--- begin STORED ROWS ---

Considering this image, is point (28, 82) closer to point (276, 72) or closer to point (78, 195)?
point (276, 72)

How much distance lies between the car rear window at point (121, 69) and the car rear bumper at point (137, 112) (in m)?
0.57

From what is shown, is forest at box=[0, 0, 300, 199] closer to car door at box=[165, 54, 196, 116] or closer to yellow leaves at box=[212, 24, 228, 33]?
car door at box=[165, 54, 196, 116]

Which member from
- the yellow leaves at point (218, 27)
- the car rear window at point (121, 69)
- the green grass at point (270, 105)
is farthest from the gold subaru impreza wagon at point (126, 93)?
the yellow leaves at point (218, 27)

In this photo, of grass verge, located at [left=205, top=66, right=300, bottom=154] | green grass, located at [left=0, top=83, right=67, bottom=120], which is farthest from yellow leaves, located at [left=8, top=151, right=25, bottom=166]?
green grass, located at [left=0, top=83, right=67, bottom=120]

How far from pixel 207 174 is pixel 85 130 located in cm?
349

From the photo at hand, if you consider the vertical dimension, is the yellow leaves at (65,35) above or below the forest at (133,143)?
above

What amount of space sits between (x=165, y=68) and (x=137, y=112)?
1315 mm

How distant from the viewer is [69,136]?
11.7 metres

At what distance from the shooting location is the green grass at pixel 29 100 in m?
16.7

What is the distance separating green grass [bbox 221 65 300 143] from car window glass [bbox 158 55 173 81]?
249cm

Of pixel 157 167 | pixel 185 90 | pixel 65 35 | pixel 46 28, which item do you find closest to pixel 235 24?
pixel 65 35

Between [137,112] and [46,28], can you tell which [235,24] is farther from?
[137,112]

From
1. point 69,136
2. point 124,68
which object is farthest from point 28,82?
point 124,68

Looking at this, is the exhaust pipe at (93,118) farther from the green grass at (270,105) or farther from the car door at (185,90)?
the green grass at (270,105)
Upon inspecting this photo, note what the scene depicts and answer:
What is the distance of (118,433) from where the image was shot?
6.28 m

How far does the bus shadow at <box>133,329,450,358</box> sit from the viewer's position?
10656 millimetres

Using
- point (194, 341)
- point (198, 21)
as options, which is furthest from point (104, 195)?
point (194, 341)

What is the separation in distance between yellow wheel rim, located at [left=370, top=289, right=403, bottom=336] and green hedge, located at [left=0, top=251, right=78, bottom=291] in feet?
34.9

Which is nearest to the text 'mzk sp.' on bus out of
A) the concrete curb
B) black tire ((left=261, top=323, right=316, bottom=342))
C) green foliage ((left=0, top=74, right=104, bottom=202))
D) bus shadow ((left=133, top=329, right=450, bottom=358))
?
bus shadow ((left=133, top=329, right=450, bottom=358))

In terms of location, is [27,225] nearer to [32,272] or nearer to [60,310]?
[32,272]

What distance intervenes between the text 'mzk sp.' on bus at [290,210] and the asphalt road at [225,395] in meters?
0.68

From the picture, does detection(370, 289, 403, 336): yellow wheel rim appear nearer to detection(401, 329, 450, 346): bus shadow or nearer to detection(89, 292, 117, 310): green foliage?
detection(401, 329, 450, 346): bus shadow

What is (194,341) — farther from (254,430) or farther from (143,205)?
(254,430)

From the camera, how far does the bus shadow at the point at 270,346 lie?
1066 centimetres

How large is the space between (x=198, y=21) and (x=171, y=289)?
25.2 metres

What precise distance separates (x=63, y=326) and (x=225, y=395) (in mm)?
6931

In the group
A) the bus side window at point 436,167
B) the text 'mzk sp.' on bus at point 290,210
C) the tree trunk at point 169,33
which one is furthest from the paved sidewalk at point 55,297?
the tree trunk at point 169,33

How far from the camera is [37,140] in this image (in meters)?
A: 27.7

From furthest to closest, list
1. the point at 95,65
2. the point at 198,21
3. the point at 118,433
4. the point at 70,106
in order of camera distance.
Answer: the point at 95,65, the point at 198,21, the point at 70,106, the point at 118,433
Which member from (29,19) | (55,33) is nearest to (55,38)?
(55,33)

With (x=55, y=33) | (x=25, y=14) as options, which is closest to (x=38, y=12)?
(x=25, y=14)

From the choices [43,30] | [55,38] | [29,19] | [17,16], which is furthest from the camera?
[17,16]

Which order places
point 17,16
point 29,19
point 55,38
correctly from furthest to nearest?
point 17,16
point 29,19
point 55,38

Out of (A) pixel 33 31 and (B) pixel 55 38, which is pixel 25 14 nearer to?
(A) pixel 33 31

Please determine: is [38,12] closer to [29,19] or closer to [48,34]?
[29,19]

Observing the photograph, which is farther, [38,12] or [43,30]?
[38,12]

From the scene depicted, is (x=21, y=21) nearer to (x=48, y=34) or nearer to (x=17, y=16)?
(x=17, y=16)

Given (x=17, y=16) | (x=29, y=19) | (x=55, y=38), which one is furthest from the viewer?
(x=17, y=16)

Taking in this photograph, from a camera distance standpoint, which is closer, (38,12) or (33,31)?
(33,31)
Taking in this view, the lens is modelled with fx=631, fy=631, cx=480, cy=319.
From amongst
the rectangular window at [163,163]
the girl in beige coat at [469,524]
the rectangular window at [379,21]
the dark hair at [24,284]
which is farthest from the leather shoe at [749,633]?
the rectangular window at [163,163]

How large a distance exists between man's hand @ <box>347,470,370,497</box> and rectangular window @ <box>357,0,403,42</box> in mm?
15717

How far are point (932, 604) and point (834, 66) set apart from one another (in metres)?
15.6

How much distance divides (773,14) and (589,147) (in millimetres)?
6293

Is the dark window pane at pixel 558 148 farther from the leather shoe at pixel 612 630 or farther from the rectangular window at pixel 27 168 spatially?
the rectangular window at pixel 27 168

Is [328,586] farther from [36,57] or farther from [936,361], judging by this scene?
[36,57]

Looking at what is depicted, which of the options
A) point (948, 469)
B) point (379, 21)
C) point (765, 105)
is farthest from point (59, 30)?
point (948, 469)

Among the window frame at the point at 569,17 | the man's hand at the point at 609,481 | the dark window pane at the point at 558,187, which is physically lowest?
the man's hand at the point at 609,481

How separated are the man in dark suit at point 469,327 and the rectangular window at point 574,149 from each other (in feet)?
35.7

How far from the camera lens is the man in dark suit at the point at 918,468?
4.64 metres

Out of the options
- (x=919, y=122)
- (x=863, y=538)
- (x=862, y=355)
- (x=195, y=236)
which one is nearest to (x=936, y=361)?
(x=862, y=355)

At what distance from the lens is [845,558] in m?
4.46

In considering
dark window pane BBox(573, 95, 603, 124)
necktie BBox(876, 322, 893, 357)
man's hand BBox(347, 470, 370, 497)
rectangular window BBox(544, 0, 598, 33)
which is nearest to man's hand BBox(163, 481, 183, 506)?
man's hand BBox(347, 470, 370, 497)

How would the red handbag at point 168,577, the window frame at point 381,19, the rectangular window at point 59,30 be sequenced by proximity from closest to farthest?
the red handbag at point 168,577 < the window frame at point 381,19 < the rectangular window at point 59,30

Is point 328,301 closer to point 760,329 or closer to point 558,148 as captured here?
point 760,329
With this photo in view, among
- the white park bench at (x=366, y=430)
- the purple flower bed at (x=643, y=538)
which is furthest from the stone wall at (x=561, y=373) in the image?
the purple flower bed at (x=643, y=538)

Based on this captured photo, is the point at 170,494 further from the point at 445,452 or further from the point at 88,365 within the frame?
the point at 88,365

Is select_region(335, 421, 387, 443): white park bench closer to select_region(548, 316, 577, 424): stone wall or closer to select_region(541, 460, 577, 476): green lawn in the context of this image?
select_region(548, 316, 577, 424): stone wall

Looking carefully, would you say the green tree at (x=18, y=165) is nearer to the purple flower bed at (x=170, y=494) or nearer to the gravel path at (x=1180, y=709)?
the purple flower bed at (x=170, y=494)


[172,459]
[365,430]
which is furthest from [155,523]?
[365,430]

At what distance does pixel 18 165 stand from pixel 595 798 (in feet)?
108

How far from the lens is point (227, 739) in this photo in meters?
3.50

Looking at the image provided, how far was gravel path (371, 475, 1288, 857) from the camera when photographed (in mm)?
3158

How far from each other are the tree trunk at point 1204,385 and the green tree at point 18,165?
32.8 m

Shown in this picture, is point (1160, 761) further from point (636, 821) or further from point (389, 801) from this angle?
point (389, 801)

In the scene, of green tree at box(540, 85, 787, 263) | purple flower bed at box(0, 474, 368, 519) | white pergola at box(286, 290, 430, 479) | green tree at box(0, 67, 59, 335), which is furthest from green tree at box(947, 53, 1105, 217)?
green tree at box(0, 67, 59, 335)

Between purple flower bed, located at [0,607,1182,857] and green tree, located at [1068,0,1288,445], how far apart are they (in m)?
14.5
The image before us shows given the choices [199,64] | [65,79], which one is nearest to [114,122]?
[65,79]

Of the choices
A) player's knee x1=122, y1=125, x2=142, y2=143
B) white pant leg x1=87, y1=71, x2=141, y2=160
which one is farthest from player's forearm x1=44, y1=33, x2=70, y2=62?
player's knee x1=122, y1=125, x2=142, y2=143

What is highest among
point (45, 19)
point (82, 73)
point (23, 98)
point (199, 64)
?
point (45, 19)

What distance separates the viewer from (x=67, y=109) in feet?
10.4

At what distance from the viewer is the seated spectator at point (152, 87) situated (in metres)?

--- end STORED ROWS ---

Reproduce only the lines from the line containing "Shown in this" to the last line of the material above, both of those lines included.

[THE ANSWER]
Shown in this picture, is point (1160, 761) further from point (636, 821) or further from point (389, 801) from this angle?
point (389, 801)

In the scene, of green tree at box(540, 85, 787, 263) | purple flower bed at box(0, 474, 368, 519) | white pergola at box(286, 290, 430, 479) | green tree at box(0, 67, 59, 335), which is furthest from green tree at box(947, 53, 1105, 217)?
green tree at box(0, 67, 59, 335)

Between purple flower bed, located at [0,607,1182,857] and green tree, located at [1068,0,1288,445], how far apart are they (in m)?
14.5
The image before us shows given the choices [199,64] | [65,79], which one is nearest to [114,122]?
[65,79]

Of the choices
A) player's knee x1=122, y1=125, x2=142, y2=143
B) white pant leg x1=87, y1=71, x2=141, y2=160
which one is farthest from player's forearm x1=44, y1=33, x2=70, y2=62?
player's knee x1=122, y1=125, x2=142, y2=143

What is highest among
point (45, 19)
point (82, 73)
point (23, 98)
point (199, 64)
?
point (45, 19)

What distance separates the viewer from (x=67, y=109) in feet?
10.4

At what distance from the viewer is the seated spectator at point (152, 87) situated (in metres)?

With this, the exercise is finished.